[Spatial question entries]
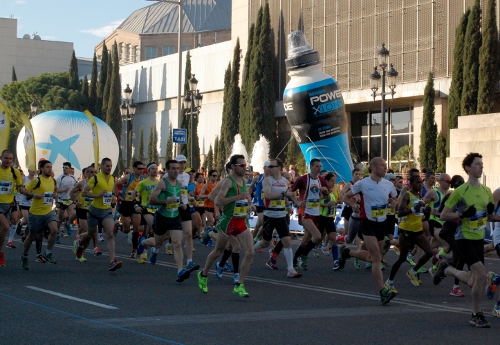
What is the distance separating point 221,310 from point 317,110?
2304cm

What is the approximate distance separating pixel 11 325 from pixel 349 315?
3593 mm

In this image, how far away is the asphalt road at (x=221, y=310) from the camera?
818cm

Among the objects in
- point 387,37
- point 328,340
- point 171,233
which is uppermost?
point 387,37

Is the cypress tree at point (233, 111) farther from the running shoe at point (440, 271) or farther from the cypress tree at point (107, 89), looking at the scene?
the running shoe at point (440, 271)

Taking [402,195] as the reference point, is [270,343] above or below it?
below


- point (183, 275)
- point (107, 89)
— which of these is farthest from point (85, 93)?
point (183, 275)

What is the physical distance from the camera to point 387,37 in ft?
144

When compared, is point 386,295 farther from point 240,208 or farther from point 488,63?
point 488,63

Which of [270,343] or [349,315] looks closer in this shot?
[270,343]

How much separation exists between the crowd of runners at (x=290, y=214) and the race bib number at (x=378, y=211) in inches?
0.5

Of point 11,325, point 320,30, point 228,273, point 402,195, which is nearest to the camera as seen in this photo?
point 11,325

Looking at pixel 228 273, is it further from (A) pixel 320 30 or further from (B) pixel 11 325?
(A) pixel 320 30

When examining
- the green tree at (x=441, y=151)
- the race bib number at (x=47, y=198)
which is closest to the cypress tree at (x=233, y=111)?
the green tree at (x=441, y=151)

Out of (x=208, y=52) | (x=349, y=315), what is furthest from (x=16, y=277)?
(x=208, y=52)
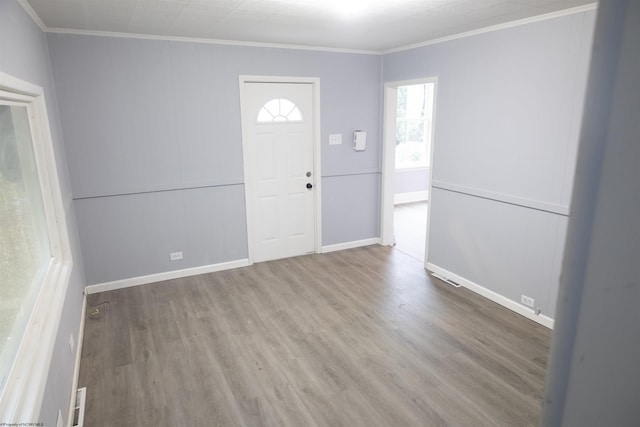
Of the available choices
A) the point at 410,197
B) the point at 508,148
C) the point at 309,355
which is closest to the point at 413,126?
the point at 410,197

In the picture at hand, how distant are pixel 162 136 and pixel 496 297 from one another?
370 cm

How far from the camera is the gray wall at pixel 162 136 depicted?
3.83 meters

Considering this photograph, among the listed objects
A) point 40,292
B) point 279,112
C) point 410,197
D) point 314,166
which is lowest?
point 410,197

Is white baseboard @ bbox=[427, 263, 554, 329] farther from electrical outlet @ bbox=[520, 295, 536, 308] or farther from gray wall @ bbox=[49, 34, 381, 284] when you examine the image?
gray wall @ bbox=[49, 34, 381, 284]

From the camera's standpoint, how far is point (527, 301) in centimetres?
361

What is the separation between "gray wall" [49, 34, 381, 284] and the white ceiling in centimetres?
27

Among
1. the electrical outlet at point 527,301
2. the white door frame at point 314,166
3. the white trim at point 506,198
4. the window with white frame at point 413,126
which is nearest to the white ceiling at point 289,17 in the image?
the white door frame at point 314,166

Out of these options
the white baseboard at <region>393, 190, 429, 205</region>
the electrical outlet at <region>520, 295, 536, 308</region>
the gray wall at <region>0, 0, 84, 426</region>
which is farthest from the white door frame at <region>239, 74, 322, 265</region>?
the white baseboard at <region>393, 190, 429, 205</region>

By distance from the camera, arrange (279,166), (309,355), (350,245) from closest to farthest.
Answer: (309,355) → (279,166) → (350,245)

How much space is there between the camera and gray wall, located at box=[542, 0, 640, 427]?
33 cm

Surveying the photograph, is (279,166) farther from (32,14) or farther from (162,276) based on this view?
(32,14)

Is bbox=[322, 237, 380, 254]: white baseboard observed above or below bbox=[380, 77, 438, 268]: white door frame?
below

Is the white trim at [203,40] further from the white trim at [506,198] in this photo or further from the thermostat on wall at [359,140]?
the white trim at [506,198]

#### Instructions for the task
Quote exactly what appears from the line containing "By distance from" through the final line of the listing above, including both of those lines.

#### The answer
By distance from the camera, arrange (279,166), (309,355), (350,245) from closest to farthest.
Answer: (309,355) → (279,166) → (350,245)

How much space is there between the camera and gray wall, located at box=[542, 0, 640, 427]?
33 cm

Surveying the photograph, is (279,166) farther from (32,14) or farther from (162,276) based on this view?
(32,14)

Is bbox=[322, 237, 380, 254]: white baseboard observed above or below bbox=[380, 77, 438, 268]: white door frame?
below

Is the white trim at [203,40] further from the white trim at [506,198] in this photo or further from the thermostat on wall at [359,140]?
the white trim at [506,198]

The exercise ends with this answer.